**YOUR TASKS**
1. Quote the passage on mapping traditional landscapes word for word, from "The second phase" up to and including "specific land use.".
2. Extend the passage on mapping traditional landscapes by writing what comes next after its final sentence.

**TEXT**

━━━━━━━━━━━━━━━━━━━━

The methodology applied to the three different landscape types was very similar, and the differences for each phase of the elaborations are highlighted in this section. Each layer was then reprocessed to obtain a raster with a 1 km resolution for each indicator, so that they could be overlaid to obtain a single value, derived by the sum of the different indicators.

The first phase of the elaborations regarded the preparation of land use layers. For each category, the types of land use that characterize the specific traditional landscapes were identified. Remote inspection revealed that tea gardens were initially misclassified as ‘shrubland’. Since this category contains a wide range of vegetation types, tea plantations were included in agricultural land only in the traditional tea-producing townships, while bush forests in the other townships were categorised as forest land. The layers were eventually processed into a 1 km pixel grid to record the percentage of agricultural, forest and grassland land use.

The second phase focused on the preparation of the morphology layer. For this indicator, it was decided to consider only the slope, classified it according to the following classes: 0–5%, 5–10%, 10–20%, 20–30%, > 30%. The slope layer was then clipped using the land use layer (specific to each landscape type) to obtain the relative slope class for each land use pixel. Finally, the 30 m resolution slope raster map was resampled in a 1 km raster, calculating for each pixel the average slope of the specific land use.

━━━━━━━━━━━━━━━━━━━━

**SUPPLIED MATERIAL**
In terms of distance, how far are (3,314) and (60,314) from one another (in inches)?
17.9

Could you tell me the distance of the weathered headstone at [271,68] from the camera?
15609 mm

━━━━━━━━━━━━━━━━━━━━

**EXPECTED RESULTS**
1.
The second phase focused on the preparation of the morphology layer. For this indicator, it was decided to consider only the slope, classified it according to the following classes: 0–5%, 5–10%, 10–20%, 20–30%, > 30%. The slope layer was then clipped using the land use layer (specific to each landscape type) to obtain the relative slope class for each land use pixel. Finally, the 30 m resolution slope raster map was resampled in a 1 km raster, calculating for each pixel the average slope of the specific land use.

2.
The spatial information about the census data was transferred to the vector layer of the county administrative boundaries. Each county was assigned the relative values about (i) Percentage of ethnic minority on the total county population, (ii) Percentage of people engaged in agriculture, forestry, pastoral and fisheries activities on the total county population, (iii) Percentage of population living in rural and urban areas on the total county population. The vector layer was rasterized into three different raster layers according to the same 1 km grid to obtain a layer for the three indicators.

The distance from traditional villages was processed using a 1 km resolution raster, where each pixel reported the minimum distance from the nearby traditional village.

Regarding the information on GDP, it was considered that the simple use of the total GDP data per km² could be not very significant, as it does not indicate the real wealth condition of the population. It was also observed that the cartography was very similar to that of population density. It was therefore decided to use the GDP per capita, collecting the values of the 1 km raster by county, and then dividing these values for the total county population to obtain the average GDP per capita. The vector layer was then rasterized with the same 1 km grid of the previous layers.

The layer related to the population density was not modified as the original database already consisted of a raster with 1 km pixel grid.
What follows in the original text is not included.